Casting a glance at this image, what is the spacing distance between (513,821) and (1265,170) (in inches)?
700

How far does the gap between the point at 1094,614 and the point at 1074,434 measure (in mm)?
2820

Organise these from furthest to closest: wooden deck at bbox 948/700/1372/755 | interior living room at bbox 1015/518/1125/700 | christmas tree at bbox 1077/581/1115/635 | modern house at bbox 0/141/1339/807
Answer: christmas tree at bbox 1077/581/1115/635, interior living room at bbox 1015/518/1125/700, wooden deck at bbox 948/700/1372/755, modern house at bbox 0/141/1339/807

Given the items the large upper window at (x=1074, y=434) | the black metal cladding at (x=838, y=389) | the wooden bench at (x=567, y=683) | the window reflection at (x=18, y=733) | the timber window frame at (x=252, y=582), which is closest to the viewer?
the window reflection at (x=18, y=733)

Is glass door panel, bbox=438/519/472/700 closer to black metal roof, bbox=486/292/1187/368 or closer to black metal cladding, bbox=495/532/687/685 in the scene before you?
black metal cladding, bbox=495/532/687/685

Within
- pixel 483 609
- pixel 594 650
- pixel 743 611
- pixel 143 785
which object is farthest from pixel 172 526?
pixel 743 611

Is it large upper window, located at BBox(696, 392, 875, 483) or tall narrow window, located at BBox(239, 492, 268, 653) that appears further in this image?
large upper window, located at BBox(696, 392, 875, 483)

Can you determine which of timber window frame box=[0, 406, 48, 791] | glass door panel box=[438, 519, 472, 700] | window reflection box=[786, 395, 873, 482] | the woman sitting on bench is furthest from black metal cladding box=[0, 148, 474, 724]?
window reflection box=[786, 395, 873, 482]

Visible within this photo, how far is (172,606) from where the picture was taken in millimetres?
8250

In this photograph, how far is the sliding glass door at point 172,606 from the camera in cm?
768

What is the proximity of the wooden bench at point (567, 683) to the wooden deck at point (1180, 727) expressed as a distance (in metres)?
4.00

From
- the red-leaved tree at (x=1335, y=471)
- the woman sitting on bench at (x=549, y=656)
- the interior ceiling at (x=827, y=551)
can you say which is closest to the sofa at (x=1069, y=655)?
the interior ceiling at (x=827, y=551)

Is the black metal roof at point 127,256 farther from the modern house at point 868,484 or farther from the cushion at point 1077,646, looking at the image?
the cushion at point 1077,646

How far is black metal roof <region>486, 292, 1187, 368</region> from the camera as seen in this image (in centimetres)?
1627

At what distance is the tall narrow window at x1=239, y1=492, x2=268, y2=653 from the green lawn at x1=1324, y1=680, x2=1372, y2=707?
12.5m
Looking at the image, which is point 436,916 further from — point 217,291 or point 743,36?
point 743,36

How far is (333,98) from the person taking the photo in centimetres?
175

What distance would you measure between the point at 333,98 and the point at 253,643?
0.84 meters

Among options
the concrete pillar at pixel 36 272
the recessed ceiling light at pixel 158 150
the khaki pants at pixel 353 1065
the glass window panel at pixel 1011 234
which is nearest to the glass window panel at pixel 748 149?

▶ **Directions**
Can you render the material from the line containing "Is the black" through the end as a Markdown table, with a "Row" column numbering each line and a "Text" column holding the line itself, and with blank lines dropped?

▶ **Result of the task**
| Row | Text |
|---|---|
| 1 | Is the black metal roof at point 127,256 farther from the modern house at point 868,484 or farther from the cushion at point 1077,646, looking at the image? |
| 2 | the cushion at point 1077,646 |
| 3 | How far is black metal roof <region>486, 292, 1187, 368</region> from the camera as seen in this image (in centimetres)? |
| 4 | 1627 |
| 5 | At what distance is the tall narrow window at x1=239, y1=492, x2=268, y2=653 from the green lawn at x1=1324, y1=680, x2=1372, y2=707? |
| 6 | 12.5m |
| 7 | Looking at the image, which is point 436,916 further from — point 217,291 or point 743,36? |
| 8 | point 743,36 |
| 9 | How far is (333,98) from the person taking the photo in centimetres? |
| 10 | 175 |
| 11 | What distance would you measure between the point at 333,98 and the point at 253,643? |
| 12 | 0.84 meters |
| 13 | Among options |
| 14 | the concrete pillar at pixel 36 272 |
| 15 | the recessed ceiling light at pixel 158 150 |
| 16 | the khaki pants at pixel 353 1065 |
| 17 | the glass window panel at pixel 1011 234 |
| 18 | which is nearest to the glass window panel at pixel 748 149? |